● **TO DO**: All lines from the opening of the data to the line containing "A: Sequence-level." must be returned unchanged, and only those lines.
*** Opening DATA TO PROCESS ***
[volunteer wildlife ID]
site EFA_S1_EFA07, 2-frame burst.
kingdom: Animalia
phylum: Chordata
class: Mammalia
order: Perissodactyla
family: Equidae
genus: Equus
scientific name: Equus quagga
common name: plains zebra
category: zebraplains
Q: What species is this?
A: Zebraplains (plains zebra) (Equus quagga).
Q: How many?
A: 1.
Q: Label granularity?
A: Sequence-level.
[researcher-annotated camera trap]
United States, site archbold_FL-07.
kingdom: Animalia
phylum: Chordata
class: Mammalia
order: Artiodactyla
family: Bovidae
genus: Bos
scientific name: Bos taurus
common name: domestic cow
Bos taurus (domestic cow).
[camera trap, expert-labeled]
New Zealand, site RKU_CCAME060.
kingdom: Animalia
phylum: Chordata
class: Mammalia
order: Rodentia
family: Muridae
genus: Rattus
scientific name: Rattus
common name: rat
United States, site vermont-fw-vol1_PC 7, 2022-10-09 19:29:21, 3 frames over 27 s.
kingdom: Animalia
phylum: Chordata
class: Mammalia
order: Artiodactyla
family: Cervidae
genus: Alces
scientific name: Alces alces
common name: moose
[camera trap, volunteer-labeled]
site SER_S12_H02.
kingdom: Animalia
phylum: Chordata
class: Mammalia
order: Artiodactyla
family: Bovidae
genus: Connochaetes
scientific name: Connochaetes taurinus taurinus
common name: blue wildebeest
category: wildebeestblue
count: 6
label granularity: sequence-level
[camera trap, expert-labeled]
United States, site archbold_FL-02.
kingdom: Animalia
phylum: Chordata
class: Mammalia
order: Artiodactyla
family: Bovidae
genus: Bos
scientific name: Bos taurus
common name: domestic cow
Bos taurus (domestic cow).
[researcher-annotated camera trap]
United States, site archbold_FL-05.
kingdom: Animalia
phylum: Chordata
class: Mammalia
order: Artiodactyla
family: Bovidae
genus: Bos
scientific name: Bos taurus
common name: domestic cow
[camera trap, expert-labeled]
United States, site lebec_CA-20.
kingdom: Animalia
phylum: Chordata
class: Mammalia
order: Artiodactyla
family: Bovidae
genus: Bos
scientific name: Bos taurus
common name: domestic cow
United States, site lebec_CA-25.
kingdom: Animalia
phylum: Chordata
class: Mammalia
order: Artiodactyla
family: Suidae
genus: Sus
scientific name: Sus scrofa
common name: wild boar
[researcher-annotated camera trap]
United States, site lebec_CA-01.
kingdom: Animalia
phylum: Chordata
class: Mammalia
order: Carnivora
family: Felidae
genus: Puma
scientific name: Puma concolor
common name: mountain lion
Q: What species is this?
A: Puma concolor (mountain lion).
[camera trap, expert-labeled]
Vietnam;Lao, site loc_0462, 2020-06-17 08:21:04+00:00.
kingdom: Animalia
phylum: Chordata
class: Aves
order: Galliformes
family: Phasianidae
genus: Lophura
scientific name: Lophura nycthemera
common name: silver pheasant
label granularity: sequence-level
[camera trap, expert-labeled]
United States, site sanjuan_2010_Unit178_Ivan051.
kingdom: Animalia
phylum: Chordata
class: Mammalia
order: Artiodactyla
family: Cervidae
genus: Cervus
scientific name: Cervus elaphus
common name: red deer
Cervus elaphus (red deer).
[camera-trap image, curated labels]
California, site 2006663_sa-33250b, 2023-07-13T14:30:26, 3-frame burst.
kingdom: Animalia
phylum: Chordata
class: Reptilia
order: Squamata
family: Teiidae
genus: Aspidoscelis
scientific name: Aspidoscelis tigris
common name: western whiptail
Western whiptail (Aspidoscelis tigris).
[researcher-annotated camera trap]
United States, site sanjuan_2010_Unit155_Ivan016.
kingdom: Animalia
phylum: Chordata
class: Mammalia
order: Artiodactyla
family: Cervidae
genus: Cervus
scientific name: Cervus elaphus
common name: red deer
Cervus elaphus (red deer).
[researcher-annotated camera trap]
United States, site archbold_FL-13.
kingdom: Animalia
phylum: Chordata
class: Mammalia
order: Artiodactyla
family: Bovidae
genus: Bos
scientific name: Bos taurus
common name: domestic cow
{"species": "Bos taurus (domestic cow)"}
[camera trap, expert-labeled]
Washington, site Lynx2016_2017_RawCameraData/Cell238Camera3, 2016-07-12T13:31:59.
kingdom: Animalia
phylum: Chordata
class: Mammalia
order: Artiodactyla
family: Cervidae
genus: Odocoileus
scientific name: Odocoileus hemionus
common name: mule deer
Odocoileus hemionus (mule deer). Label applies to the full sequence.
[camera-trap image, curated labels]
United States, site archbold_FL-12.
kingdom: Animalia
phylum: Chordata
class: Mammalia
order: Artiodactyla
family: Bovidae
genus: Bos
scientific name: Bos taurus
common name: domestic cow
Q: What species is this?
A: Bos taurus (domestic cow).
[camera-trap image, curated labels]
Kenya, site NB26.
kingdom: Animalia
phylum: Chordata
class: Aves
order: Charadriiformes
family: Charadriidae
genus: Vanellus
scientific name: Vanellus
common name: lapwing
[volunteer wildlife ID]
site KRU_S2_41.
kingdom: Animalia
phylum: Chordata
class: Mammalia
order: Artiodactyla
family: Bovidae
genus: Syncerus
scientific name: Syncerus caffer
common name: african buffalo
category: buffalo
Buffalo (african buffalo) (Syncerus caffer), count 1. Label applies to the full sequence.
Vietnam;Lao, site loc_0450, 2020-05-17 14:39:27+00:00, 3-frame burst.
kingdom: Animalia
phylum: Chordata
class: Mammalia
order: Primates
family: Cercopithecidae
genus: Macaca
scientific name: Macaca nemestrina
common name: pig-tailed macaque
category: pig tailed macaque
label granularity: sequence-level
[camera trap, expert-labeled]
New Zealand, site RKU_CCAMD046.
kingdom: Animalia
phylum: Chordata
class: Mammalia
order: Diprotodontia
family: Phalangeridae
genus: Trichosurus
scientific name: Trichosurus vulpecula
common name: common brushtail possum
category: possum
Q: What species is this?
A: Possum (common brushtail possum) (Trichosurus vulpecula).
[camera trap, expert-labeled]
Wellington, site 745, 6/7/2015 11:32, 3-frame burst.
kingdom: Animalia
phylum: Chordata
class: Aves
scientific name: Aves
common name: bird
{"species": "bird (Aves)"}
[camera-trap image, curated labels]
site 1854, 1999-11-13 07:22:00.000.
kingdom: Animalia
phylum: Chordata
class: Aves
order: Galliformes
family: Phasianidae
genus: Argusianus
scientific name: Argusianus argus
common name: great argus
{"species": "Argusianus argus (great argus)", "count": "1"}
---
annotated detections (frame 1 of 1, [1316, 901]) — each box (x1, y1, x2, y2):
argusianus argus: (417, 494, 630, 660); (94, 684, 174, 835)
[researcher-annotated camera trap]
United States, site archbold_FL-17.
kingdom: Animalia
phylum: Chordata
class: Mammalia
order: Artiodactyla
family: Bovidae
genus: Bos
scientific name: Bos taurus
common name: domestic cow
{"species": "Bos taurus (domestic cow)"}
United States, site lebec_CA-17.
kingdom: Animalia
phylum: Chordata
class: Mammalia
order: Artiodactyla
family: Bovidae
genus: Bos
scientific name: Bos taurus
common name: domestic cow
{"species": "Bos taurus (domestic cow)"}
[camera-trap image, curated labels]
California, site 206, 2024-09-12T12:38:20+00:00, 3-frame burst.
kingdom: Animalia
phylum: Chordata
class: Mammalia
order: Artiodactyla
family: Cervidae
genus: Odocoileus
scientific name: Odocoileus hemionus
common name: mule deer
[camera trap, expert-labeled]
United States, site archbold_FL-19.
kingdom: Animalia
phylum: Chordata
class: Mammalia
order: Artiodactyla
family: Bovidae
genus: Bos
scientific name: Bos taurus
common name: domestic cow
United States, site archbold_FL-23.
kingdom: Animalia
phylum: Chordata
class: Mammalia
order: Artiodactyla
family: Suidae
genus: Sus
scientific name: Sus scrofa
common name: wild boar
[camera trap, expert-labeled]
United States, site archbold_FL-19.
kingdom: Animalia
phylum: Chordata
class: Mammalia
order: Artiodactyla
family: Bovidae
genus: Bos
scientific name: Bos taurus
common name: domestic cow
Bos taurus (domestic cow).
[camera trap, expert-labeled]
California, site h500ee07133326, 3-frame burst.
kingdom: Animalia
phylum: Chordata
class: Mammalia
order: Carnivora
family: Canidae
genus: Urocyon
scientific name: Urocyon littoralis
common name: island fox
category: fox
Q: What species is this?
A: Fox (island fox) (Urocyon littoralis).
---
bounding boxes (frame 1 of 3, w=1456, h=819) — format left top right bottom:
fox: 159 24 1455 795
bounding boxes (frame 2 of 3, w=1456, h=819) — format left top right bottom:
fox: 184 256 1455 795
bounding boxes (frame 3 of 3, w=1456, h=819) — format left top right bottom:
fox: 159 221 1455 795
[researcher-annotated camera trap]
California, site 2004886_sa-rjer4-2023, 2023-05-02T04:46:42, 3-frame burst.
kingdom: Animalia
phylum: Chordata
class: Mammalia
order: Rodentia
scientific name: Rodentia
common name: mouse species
*** Closing DATA TO PROCESS ***
● **EXERCISE RESULT**:
[volunteer wildlife ID]
site EFA_S1_EFA07, 2-frame burst.
kingdom: Animalia
phylum: Chordata
class: Mammalia
order: Perissodactyla
family: Equidae
genus: Equus
scientific name: Equus quagga
common name: plains zebra
category: zebraplains
Q: What species is this?
A: Zebraplains (plains zebra) (Equus quagga).
Q: How many?
A: 1.
Q: Label granularity?
A: Sequence-level.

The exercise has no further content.